Dermot MacMurrough, King of Leinster, and Robert Fitzstephen, with their combined forces of Irish, Norman, Welsh and Flemish combatants, bear down on the first target of their campaign, the Norse town of Wexford.
The Leinster town had been promised by Dermot MacMurrough to the Norman leader Robert Fitzstephen and his half-brother Maurice Fitzgerald during negotiations in Wales. There were some striking weaknesses in the fabric of this offer. Dermot did not own the town. It had for 300 years been a Viking town, a city state, quiet independent and owing only token dues to the Irish Kings of Leinster. It’s economical and religious life was rooted outside Ireland to a great degree.
In the panel, Dermot and Robert Fitzstephen halt on high ground above the town and discuss the tactics to be adopted. At this point, Robert may have realised that it was not simply a matter of receiving the keys of the promised town. A siege would appear to be required since it was obvious that the Norse were not going to come out.
Dermot Mac Murrough, King of Leinster, had his hopes fulfilled at last when, in May 1169, a small band of 30 knights and 360 soldiers landed quietly on Bannow Strand, in the south of Wexford.

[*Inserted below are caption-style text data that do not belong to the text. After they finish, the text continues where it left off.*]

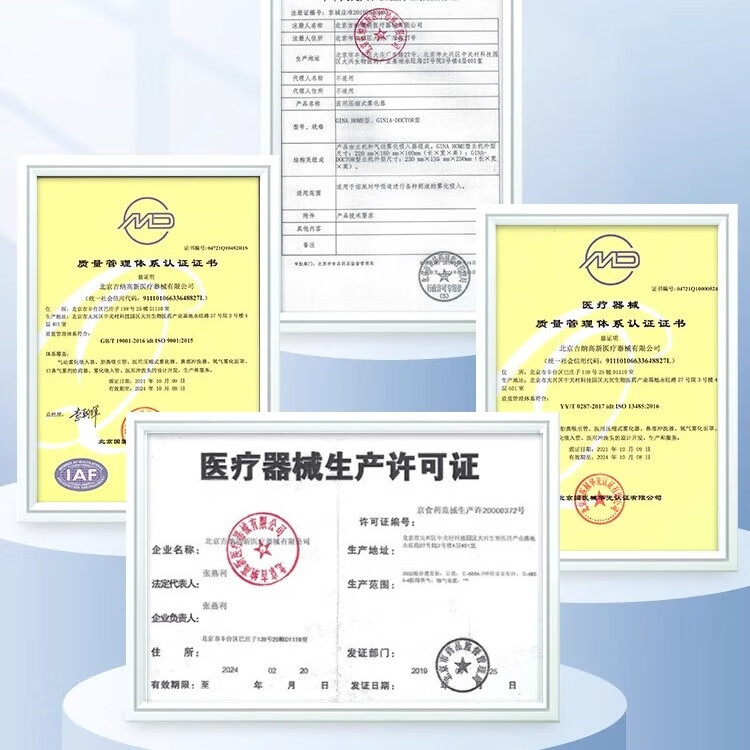 吉纳(GINA)雾化机配件鼻部雾化吸入器鼻腔脉冲式洗鼻窦炎鼻炎清洗器 BW-ⅩⅡ-适用于儿童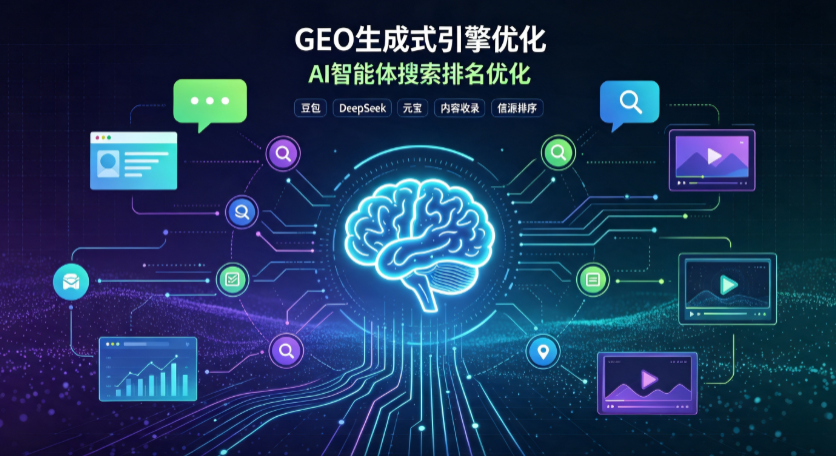 鹰潭GEO 浪潮来袭：生成式引擎优化崛起，创作者争抢豆包、DeepSeek、元宝智能体流量入口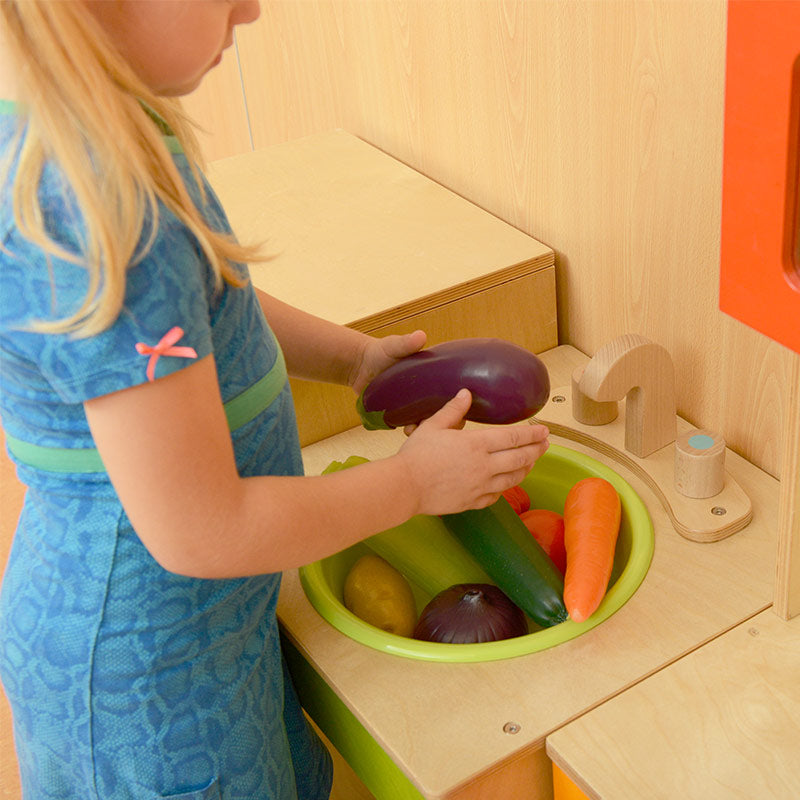 Pretend play wooden fruits and vegetables for toddlers and preschoolers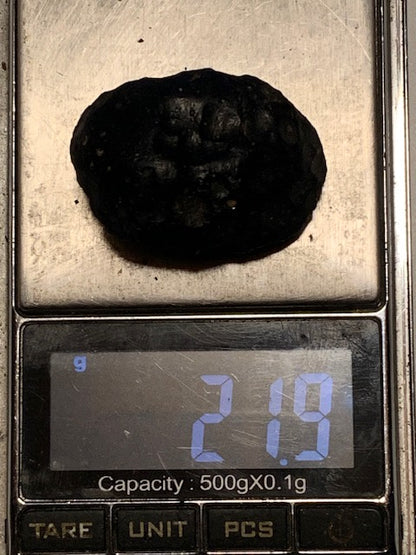 Tectite du Viet-Nam - 37 mm x 27 x 20 - 21,9 grammes - Fascinant, envoutant, hypnotisant !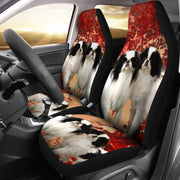 Japanese Chin Dog Print Car Seat Covers- Free Shipping - Deruj.com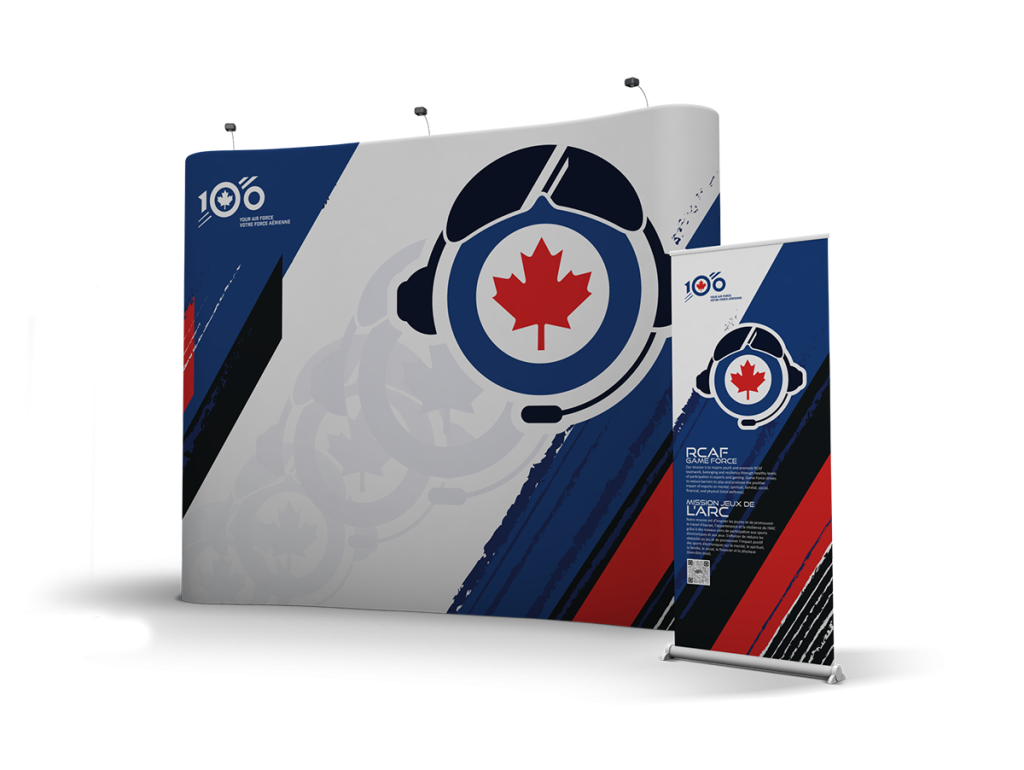 RCAF GameForce pop-up booth design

The Knights – of Norman / Welsh extraction – were nearly all related to each other. It was something of a family adventure, the Irish undertaking; many had little to lose in Wales, and hoped to improve their individual lot in answering Dermot’s call for help.
The equipment, horses and armour and supplies, is hauled up on to the shore. The knights’ leader, Robert Fitzstephen, is seen being greeted by Dermot and his followers, they having rushed from Ferns to meet them.
The amorous flight of Dermot Mac Murrough, King of Leinster with Derborgilla, wife of his enemy Tiernan O’Rourke, King of Breffni, is depicted in this pane. Brehon Law, liberal but precise dictated that Dermot, for this impudence, would pay a fine of 100 ounces of gold to the injured husband. The fact that Dermot failed to comply possibly changed the course of Irish history.
The pair are seen galloping from the O’Rourke Castle in Roscommon to Dermot’s stone fortress in Ferns in Wexford.
Dervorgilla’s dowry, castle and household chattels accompanied them. Irish wives were entitled to remove their dowry should they decide to take leave of their husbands. In pursuit is the elderly Tiernan O’Rourke in a vain attempt to apprehend the pair, who are met at Ferns by Donal Kavanagh (Caomanac), Dermot’s eldest son. In the foreground is a ghost from the future, of Dermot’s daughter, the yet unborn Aoife, who, because of this event would find herself at fifteen the wife of one of the mighty Norman de Clares.
From its foundation in 1207, the prosperous ville of Ros was protected from outside invaders by Leinster’s chief Gaelic family, decendants of Dermot MacMurrough and kinsmen of William Marshal, the town’s founder.
However, when trouble struck, it came from the Normans themselves. Walter de Burg waged war on Maurice FitzMaurice FitzGerald and fierce battles broke out in the streets among the protagonists. The outraged burgers decided to have a fosse thrown around the town to protect themselves. Hired help was slow so the burgers, guild by guild, took over the task of digging out a ditch 20 feet wide to stretch for a mile around the town. What drew the world’s attention to this feat was the fact that a young poet – whose interest in the display of the ladies of the town – who gallantly worked on the fosse on a Sunday – caused him to write in Old French – an account of the entire enterprise. The original document of the poem is extant and is housed in the British Museum where it has excited much interest.